Man, you either need to take some basic critical thinking class, or just read an intro text-book. He is not claiming that they are secondary. It is a statement in a form '(either) A or B'.
"Skyrim can be taken EITHER as a sandbox experience - in which case its blatant shortcomings in the plot and characters departments become secondary - OR played like a traditional RPG - where the vastness of the world, sheer number of points of interest and mini diversions are all relegated to the back burner".
How Skyrim SHOULD be taken - EITHER primarily as a sand-box, with all plot shortcomings as less important that the world itself, and sand-box experience, OR a story-driven RPG, IS a matter of opinion, a matter of different values people have, and hierarchy of these values. Some people do not give a damn about the story, and only want sand-box experience, while the others, for example value both of these, but rank sand-box experience higher, or vice versa.

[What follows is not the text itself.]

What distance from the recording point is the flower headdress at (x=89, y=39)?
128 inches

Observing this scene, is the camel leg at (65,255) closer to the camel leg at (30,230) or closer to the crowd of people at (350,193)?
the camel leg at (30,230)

BTW, Bethesda people never presented Skyrim as a story-driven RPG, and in every damn interview stressed it was about the WORLD. They were building a perfect sand-box, and they nailed it. In my opinion, sand-box nature of Skyrim should be more important to the reviewers, because it was its intended major feature.
CDPR always very clearly claimed that TW3 is a story-driven RPG, and not a sand-box. So any matters related to a story-telling are more important, and sand-box features, like ability to enter every house, are less important. People can compare Skyrim and TW3, only they should do it properly, these games are not RPG twins, and have different creative philosophies behind them.